▼▼▼
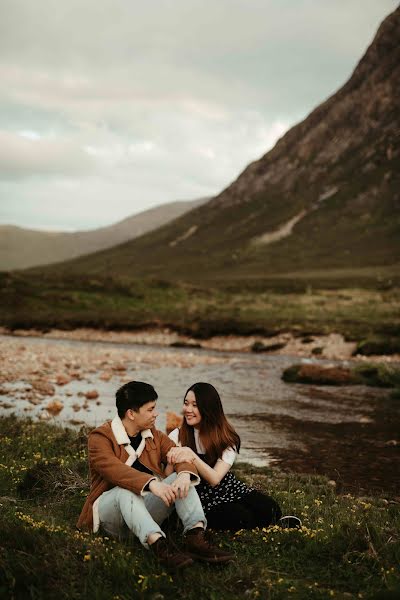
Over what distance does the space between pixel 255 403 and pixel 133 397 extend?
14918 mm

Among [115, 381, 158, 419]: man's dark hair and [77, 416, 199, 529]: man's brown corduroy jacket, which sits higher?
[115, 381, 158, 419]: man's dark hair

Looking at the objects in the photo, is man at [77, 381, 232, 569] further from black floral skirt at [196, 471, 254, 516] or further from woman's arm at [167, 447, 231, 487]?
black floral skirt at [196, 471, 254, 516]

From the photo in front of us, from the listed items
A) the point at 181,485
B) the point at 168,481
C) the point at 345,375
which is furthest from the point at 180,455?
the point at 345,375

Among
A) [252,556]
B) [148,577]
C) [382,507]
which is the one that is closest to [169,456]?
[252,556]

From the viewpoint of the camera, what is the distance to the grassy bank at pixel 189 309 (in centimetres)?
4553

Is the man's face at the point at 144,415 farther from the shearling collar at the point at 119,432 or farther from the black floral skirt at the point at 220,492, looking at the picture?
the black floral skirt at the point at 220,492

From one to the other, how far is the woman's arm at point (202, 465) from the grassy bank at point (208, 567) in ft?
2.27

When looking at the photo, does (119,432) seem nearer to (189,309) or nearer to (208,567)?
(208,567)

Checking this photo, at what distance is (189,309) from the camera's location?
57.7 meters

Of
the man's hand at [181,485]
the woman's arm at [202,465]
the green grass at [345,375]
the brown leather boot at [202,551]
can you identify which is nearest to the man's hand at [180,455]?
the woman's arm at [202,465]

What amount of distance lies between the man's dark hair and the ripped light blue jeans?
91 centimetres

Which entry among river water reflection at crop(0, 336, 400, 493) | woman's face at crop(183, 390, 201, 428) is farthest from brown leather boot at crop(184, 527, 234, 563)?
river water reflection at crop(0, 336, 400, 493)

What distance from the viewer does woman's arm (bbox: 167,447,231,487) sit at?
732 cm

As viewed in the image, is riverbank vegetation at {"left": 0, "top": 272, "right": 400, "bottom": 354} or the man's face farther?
▲▲▲
▼▼▼
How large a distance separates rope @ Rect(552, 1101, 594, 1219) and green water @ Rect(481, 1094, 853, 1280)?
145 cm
▲▲▲
▼▼▼
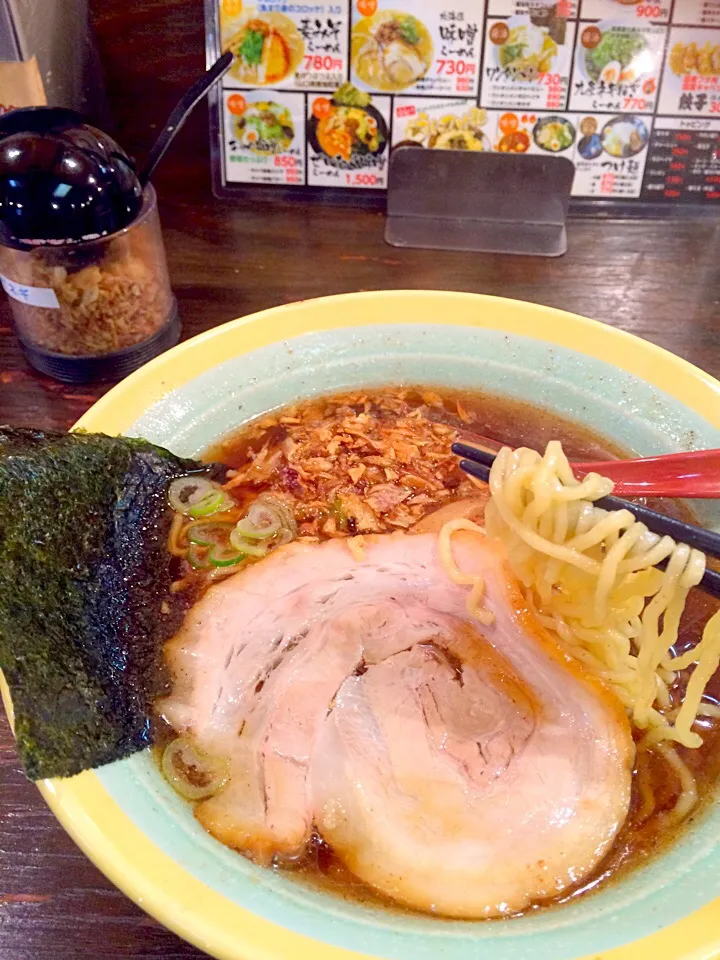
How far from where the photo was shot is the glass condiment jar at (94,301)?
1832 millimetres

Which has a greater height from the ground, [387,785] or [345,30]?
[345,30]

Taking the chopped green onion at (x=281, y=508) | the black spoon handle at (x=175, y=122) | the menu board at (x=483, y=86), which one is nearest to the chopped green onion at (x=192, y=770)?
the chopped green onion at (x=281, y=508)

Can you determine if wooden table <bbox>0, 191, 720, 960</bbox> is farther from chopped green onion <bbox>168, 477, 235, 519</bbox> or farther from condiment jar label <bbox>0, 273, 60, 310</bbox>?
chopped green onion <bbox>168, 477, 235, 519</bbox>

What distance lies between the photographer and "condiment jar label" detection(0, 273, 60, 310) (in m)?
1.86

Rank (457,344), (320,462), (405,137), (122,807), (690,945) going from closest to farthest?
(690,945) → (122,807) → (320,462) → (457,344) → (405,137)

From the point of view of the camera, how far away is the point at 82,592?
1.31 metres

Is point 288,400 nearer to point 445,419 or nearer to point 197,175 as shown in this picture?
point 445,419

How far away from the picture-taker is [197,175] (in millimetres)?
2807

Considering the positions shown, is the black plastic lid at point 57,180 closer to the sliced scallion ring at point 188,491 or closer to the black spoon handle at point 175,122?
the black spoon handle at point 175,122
▲▲▲
=== Task goal ===
Reproduce the stretch of rows above from the line containing "Over what distance" through the line containing "57.7 meters", with each line unchanged.

=== Solution ===
Over what distance does the space between pixel 255 403 and pixel 133 397 extend?
14918 mm

Among [115, 381, 158, 419]: man's dark hair and [77, 416, 199, 529]: man's brown corduroy jacket, which sits higher?
[115, 381, 158, 419]: man's dark hair

Looking at the objects in the photo, is man at [77, 381, 232, 569] further from black floral skirt at [196, 471, 254, 516] or further from woman's arm at [167, 447, 231, 487]?
black floral skirt at [196, 471, 254, 516]

From the photo in front of us, from the listed items
A) the point at 181,485
B) the point at 168,481
C) the point at 345,375
which is furthest from the point at 180,455?
the point at 345,375

Among
A) [252,556]
B) [148,577]
C) [382,507]
which is the one that is closest to [169,456]?
[252,556]

From the viewpoint of the camera, what is the distance to the grassy bank at pixel 189 309 (in centimetres)?
4553

Is the man's face at the point at 144,415 farther from the shearling collar at the point at 119,432 or farther from the black floral skirt at the point at 220,492, looking at the picture?
the black floral skirt at the point at 220,492

From one to the other, how far is the woman's arm at point (202, 465) from the grassy bank at point (208, 567) in ft?
2.27

When looking at the photo, does (119,432) seem nearer to (189,309) or nearer to (208,567)?
(208,567)

Checking this photo, at what distance is (189,309) from the camera's location?
57.7 meters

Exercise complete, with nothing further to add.